▶ _SELECTED TEXT_

-----

The Poles in the immense crowd at Copacabana rejoice to hear that next World Youth Day will be in their very own Krakow
“I haven’t got words, I don’t know what to say,” said Hanna Banas, 25.
“We had heard it could be in Poland but we weren’t sure,” she told CNA.
She was with a group gathered among the three million youths at Copacabana beach July 28 for Mass with Pope Francis. The final Mass was the capstone of the world’s biggest Catholic youth gathering, which witnessed five days of celebrations.
After the Pope announced World Youth Day would be held in Krakow, thousands of Poles who were scattered across Copacabana Beach cheered loudly. They waved their flags, screamed and posed for other youths who enthusiastically took their pictures.
Krakow pilgrim Anna Lesniara was among them.

-----

▶ _GIVEN DATA_
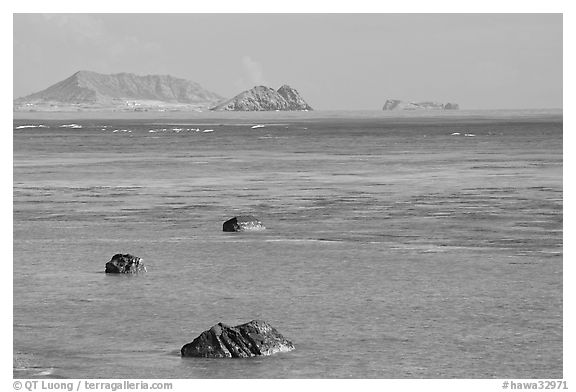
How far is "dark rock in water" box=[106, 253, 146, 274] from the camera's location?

-----

▶ _REQUIRED ACTIONS_
a - Copy everything in the report on Krakow hosting World Youth Day from "She was with" down to "was among them.".
b - Carry on the report about Polish pilgrims at Copacabana hearing that Krakow will host World Youth Day, picking up after its final sentence.
The material after the report on Krakow hosting World Youth Day is separate from the report itself.

▶ _TASK RESPONSES_
a -
She was with a group gathered among the three million youths at Copacabana beach July 28 for Mass with Pope Francis. The final Mass was the capstone of the world’s biggest Catholic youth gathering, which witnessed five days of celebrations.
After the Pope announced World Youth Day would be held in Krakow, thousands of Poles who were scattered across Copacabana Beach cheered loudly. They waved their flags, screamed and posed for other youths who enthusiastically took their pictures.
Krakow pilgrim Anna Lesniara was among them.

b -
“Yesterday and today were the best two days for me because we were all here today and because of this amazing announcement,” she remarked.
She said she wants to be a volunteer in 2016 after experiencing her first World Youth Day in Rio de Janeiro.
“Here so many people helped me and I want to help them in Krakow,” stated Lesniara. “I’m so excited and I’ve met so many different cultures and wonderful people.”
Ján Olczykowski, aged 28, said the Krakow selection was “marvelous” news.
“Poland will embrace the entire world,” he said. “Being here will all these good people of Brazil, we want to receive all young people.”
Olczykowski said that what he likes best about Pope Francis is that he is “very close to people, just like Blessed John Paul II.”
Other Polish pilgrims voiced their deep enthusiasm.
“I’m so happy and excited that it will be Krakow because I’m studying medicine there,” said Magdalena Witowska.
“This is really going to strengthen our faith and unite the youth in Poland,” she remarked.
The 23-year-old said that what she best likes of Pope Francis is that on his way to the stage, he blessed the children.
“I’m very, very happy, I like everything of Pope Francis!” exclaimed Bartosz Kot, another pilgrim. “This is going to really help Poland.”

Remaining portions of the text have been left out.